The front cover of “Live in Laxington”.
The much more interesting rear cover of “Live in Laxington”.
The purchase that has given me the greatest thrill arrived at the end of September. I knew that there was a limited edition promotional folder of Miguel Bosé’s 1983 album “Made in Spain”. I had never seen one for sale until a copy appeared on Ebay in mid September. I put in a bid was was outbid. “Oh, Well…” I thought. It wasn’t meant to be. However, the following day I received a “second chance” as the high bidder couldn’t afford his final bid. So I got the set. The folder should contain white label versions of the full “Made in Spain” LP, a promo 12″ single “Fuego / Panama Connection” and a single-sided, white label 7″ single “Fuego” and an A4 booklet with a fold-out version of Warhol’s Bosé portraits. When the folder arrived, the singles were missing. The seller had another copy that also lacked the singles and couldn’t help provide them. But Discogs had a single copy of the white label 12″, which I snapped up and several copies of the single-sided, white label 7″ single, so that was easy to get and a little over a week later my foleder was complete with the LP, 12″ and 7″ and the booklet. What a great (and rare) addition to my collection. I laid out my /several) copies of “Made in Spain”, the Fuego 12″ and made a composite of Warhol’s Bosé portraits!
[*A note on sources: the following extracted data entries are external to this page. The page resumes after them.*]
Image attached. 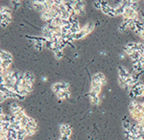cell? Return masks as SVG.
<instances>
[{
	"mask_svg": "<svg viewBox=\"0 0 144 140\" xmlns=\"http://www.w3.org/2000/svg\"><path fill=\"white\" fill-rule=\"evenodd\" d=\"M93 29H94V24H93L92 22H88V23H87V24L83 27V30L86 32V34H87H87H89Z\"/></svg>",
	"mask_w": 144,
	"mask_h": 140,
	"instance_id": "obj_1",
	"label": "cell"
},
{
	"mask_svg": "<svg viewBox=\"0 0 144 140\" xmlns=\"http://www.w3.org/2000/svg\"><path fill=\"white\" fill-rule=\"evenodd\" d=\"M8 60H12V55L7 51L2 50L1 51V61Z\"/></svg>",
	"mask_w": 144,
	"mask_h": 140,
	"instance_id": "obj_2",
	"label": "cell"
},
{
	"mask_svg": "<svg viewBox=\"0 0 144 140\" xmlns=\"http://www.w3.org/2000/svg\"><path fill=\"white\" fill-rule=\"evenodd\" d=\"M33 6H34L35 10L37 11V12H41V11L43 12L44 11V6L41 5V4H40L39 1H34L33 2Z\"/></svg>",
	"mask_w": 144,
	"mask_h": 140,
	"instance_id": "obj_3",
	"label": "cell"
},
{
	"mask_svg": "<svg viewBox=\"0 0 144 140\" xmlns=\"http://www.w3.org/2000/svg\"><path fill=\"white\" fill-rule=\"evenodd\" d=\"M57 95H58V98H60V99H64V98H68V97H69L70 92H69V90H62V91H60L59 93H57Z\"/></svg>",
	"mask_w": 144,
	"mask_h": 140,
	"instance_id": "obj_4",
	"label": "cell"
},
{
	"mask_svg": "<svg viewBox=\"0 0 144 140\" xmlns=\"http://www.w3.org/2000/svg\"><path fill=\"white\" fill-rule=\"evenodd\" d=\"M24 79L27 80V81H30V82L34 83V81H35V75L33 73H31V72H25L24 73Z\"/></svg>",
	"mask_w": 144,
	"mask_h": 140,
	"instance_id": "obj_5",
	"label": "cell"
},
{
	"mask_svg": "<svg viewBox=\"0 0 144 140\" xmlns=\"http://www.w3.org/2000/svg\"><path fill=\"white\" fill-rule=\"evenodd\" d=\"M22 108H20L17 104H15V103H13L12 105H11V111H12V113L13 114H15V113H16L18 110H20Z\"/></svg>",
	"mask_w": 144,
	"mask_h": 140,
	"instance_id": "obj_6",
	"label": "cell"
},
{
	"mask_svg": "<svg viewBox=\"0 0 144 140\" xmlns=\"http://www.w3.org/2000/svg\"><path fill=\"white\" fill-rule=\"evenodd\" d=\"M41 18H42V20H44V21H47V20H49L50 18H52V16H51V15H50L49 11H43V12L41 13Z\"/></svg>",
	"mask_w": 144,
	"mask_h": 140,
	"instance_id": "obj_7",
	"label": "cell"
},
{
	"mask_svg": "<svg viewBox=\"0 0 144 140\" xmlns=\"http://www.w3.org/2000/svg\"><path fill=\"white\" fill-rule=\"evenodd\" d=\"M86 35H87V34H86V32L82 29L80 32H78L77 34H75V35H74V39H75V40H80V39L84 38V37L86 36Z\"/></svg>",
	"mask_w": 144,
	"mask_h": 140,
	"instance_id": "obj_8",
	"label": "cell"
},
{
	"mask_svg": "<svg viewBox=\"0 0 144 140\" xmlns=\"http://www.w3.org/2000/svg\"><path fill=\"white\" fill-rule=\"evenodd\" d=\"M1 15H12V10L8 7H1Z\"/></svg>",
	"mask_w": 144,
	"mask_h": 140,
	"instance_id": "obj_9",
	"label": "cell"
},
{
	"mask_svg": "<svg viewBox=\"0 0 144 140\" xmlns=\"http://www.w3.org/2000/svg\"><path fill=\"white\" fill-rule=\"evenodd\" d=\"M28 125L30 126V127H32V128H34V129H38V125H37V122L35 121V119H33V118H29V121H28Z\"/></svg>",
	"mask_w": 144,
	"mask_h": 140,
	"instance_id": "obj_10",
	"label": "cell"
},
{
	"mask_svg": "<svg viewBox=\"0 0 144 140\" xmlns=\"http://www.w3.org/2000/svg\"><path fill=\"white\" fill-rule=\"evenodd\" d=\"M42 46H43V42H41L40 40H36L35 41V48L37 49V50L41 51L42 49Z\"/></svg>",
	"mask_w": 144,
	"mask_h": 140,
	"instance_id": "obj_11",
	"label": "cell"
},
{
	"mask_svg": "<svg viewBox=\"0 0 144 140\" xmlns=\"http://www.w3.org/2000/svg\"><path fill=\"white\" fill-rule=\"evenodd\" d=\"M12 17L11 15H1V21H7V22H11Z\"/></svg>",
	"mask_w": 144,
	"mask_h": 140,
	"instance_id": "obj_12",
	"label": "cell"
},
{
	"mask_svg": "<svg viewBox=\"0 0 144 140\" xmlns=\"http://www.w3.org/2000/svg\"><path fill=\"white\" fill-rule=\"evenodd\" d=\"M131 9L137 12L138 10V2L137 1H132V4H131Z\"/></svg>",
	"mask_w": 144,
	"mask_h": 140,
	"instance_id": "obj_13",
	"label": "cell"
},
{
	"mask_svg": "<svg viewBox=\"0 0 144 140\" xmlns=\"http://www.w3.org/2000/svg\"><path fill=\"white\" fill-rule=\"evenodd\" d=\"M97 76L99 77V79H100V81H101V85H106V77L104 76V74H102V73H97Z\"/></svg>",
	"mask_w": 144,
	"mask_h": 140,
	"instance_id": "obj_14",
	"label": "cell"
},
{
	"mask_svg": "<svg viewBox=\"0 0 144 140\" xmlns=\"http://www.w3.org/2000/svg\"><path fill=\"white\" fill-rule=\"evenodd\" d=\"M91 103H92V105H94V106H98V105H100V99H99V97L91 98Z\"/></svg>",
	"mask_w": 144,
	"mask_h": 140,
	"instance_id": "obj_15",
	"label": "cell"
},
{
	"mask_svg": "<svg viewBox=\"0 0 144 140\" xmlns=\"http://www.w3.org/2000/svg\"><path fill=\"white\" fill-rule=\"evenodd\" d=\"M131 125H132V124H131L130 122H128V121H123V127H124L125 130H130Z\"/></svg>",
	"mask_w": 144,
	"mask_h": 140,
	"instance_id": "obj_16",
	"label": "cell"
},
{
	"mask_svg": "<svg viewBox=\"0 0 144 140\" xmlns=\"http://www.w3.org/2000/svg\"><path fill=\"white\" fill-rule=\"evenodd\" d=\"M124 50H125V52H126L128 55H130V56H131V55L134 53V51H133L132 49H130L129 47H127V46H125V47H124Z\"/></svg>",
	"mask_w": 144,
	"mask_h": 140,
	"instance_id": "obj_17",
	"label": "cell"
},
{
	"mask_svg": "<svg viewBox=\"0 0 144 140\" xmlns=\"http://www.w3.org/2000/svg\"><path fill=\"white\" fill-rule=\"evenodd\" d=\"M93 4H94V7H95L96 9H102V5H101L100 1H95Z\"/></svg>",
	"mask_w": 144,
	"mask_h": 140,
	"instance_id": "obj_18",
	"label": "cell"
},
{
	"mask_svg": "<svg viewBox=\"0 0 144 140\" xmlns=\"http://www.w3.org/2000/svg\"><path fill=\"white\" fill-rule=\"evenodd\" d=\"M129 28H130L131 30H133V31H135V30H136V25L134 24V21H133V22L129 25Z\"/></svg>",
	"mask_w": 144,
	"mask_h": 140,
	"instance_id": "obj_19",
	"label": "cell"
},
{
	"mask_svg": "<svg viewBox=\"0 0 144 140\" xmlns=\"http://www.w3.org/2000/svg\"><path fill=\"white\" fill-rule=\"evenodd\" d=\"M28 93H29V92H28V91H27L26 89H24V88H21L18 94H20V95H22V96H25V95H27Z\"/></svg>",
	"mask_w": 144,
	"mask_h": 140,
	"instance_id": "obj_20",
	"label": "cell"
},
{
	"mask_svg": "<svg viewBox=\"0 0 144 140\" xmlns=\"http://www.w3.org/2000/svg\"><path fill=\"white\" fill-rule=\"evenodd\" d=\"M55 56H56L57 59H61V58L63 56V53H62V51H59V52L55 53Z\"/></svg>",
	"mask_w": 144,
	"mask_h": 140,
	"instance_id": "obj_21",
	"label": "cell"
},
{
	"mask_svg": "<svg viewBox=\"0 0 144 140\" xmlns=\"http://www.w3.org/2000/svg\"><path fill=\"white\" fill-rule=\"evenodd\" d=\"M25 136H26L25 134H22V133L17 132V140H24Z\"/></svg>",
	"mask_w": 144,
	"mask_h": 140,
	"instance_id": "obj_22",
	"label": "cell"
},
{
	"mask_svg": "<svg viewBox=\"0 0 144 140\" xmlns=\"http://www.w3.org/2000/svg\"><path fill=\"white\" fill-rule=\"evenodd\" d=\"M32 87H33V85H25V87H24V89H26L28 92H31V91H32V89H33Z\"/></svg>",
	"mask_w": 144,
	"mask_h": 140,
	"instance_id": "obj_23",
	"label": "cell"
},
{
	"mask_svg": "<svg viewBox=\"0 0 144 140\" xmlns=\"http://www.w3.org/2000/svg\"><path fill=\"white\" fill-rule=\"evenodd\" d=\"M7 98H9L8 94H6V93H3V92H1V102H3L4 100H6Z\"/></svg>",
	"mask_w": 144,
	"mask_h": 140,
	"instance_id": "obj_24",
	"label": "cell"
},
{
	"mask_svg": "<svg viewBox=\"0 0 144 140\" xmlns=\"http://www.w3.org/2000/svg\"><path fill=\"white\" fill-rule=\"evenodd\" d=\"M76 15H85V11L84 9H79L76 11Z\"/></svg>",
	"mask_w": 144,
	"mask_h": 140,
	"instance_id": "obj_25",
	"label": "cell"
},
{
	"mask_svg": "<svg viewBox=\"0 0 144 140\" xmlns=\"http://www.w3.org/2000/svg\"><path fill=\"white\" fill-rule=\"evenodd\" d=\"M126 28H127V26H126L125 24H123V23H122V24L120 25V27H119V31H120V32H123V31H125V29H126Z\"/></svg>",
	"mask_w": 144,
	"mask_h": 140,
	"instance_id": "obj_26",
	"label": "cell"
},
{
	"mask_svg": "<svg viewBox=\"0 0 144 140\" xmlns=\"http://www.w3.org/2000/svg\"><path fill=\"white\" fill-rule=\"evenodd\" d=\"M8 25H9V22H7V21H1V26L3 28H6Z\"/></svg>",
	"mask_w": 144,
	"mask_h": 140,
	"instance_id": "obj_27",
	"label": "cell"
},
{
	"mask_svg": "<svg viewBox=\"0 0 144 140\" xmlns=\"http://www.w3.org/2000/svg\"><path fill=\"white\" fill-rule=\"evenodd\" d=\"M138 60H139L142 64H144V56H140L139 59H138Z\"/></svg>",
	"mask_w": 144,
	"mask_h": 140,
	"instance_id": "obj_28",
	"label": "cell"
},
{
	"mask_svg": "<svg viewBox=\"0 0 144 140\" xmlns=\"http://www.w3.org/2000/svg\"><path fill=\"white\" fill-rule=\"evenodd\" d=\"M140 38H141L142 40H144V32H143V33H142V34L140 35Z\"/></svg>",
	"mask_w": 144,
	"mask_h": 140,
	"instance_id": "obj_29",
	"label": "cell"
}]
</instances>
The “Made In Spain” promotional folder.
The “Made In Spain” promotional folder showing the “Made In Spain” LP, the white label 12″ and 7″ Fuego singles.”
The complete set, including the booklet, which contains a fold-out poster of Warhol’s Bosé portraits.
Another cover appeared on Ebay that was a pastiche of the “Velvet Underground & Nico” cover with a banana-shaped chocolate ice cream with “Peel Slowly and See” beside it. Peel the chocolate off to reveal the naked banana. The record is a 12″, three-track single “Family” by the Cru-el Grand Orchestra — a 1999 Japanese recording, whose cover was designed by Ukawa Naohiro (Mom’n’DaD Productions 222). Even the rear cover had a photo that I recognise from a record cover, but can’t place — perhaps a reader can help identify it.
The Cru-el Grand Orchestra’s 12″ single “Family” with its obviously Warhol-inspired banana ice lolly.
The rear cover of the Cru-el Grand Orchestra’s 12″ single “Family”. Another cover pastiche?
There are several other coloured vinyl versions of “The Velvet Underground & Nico”, yellow, red and blue vinyl plus the Newbury Comics yellow/black vinyl. Now that I have the pink copy, do I have to get hold of the other colours too?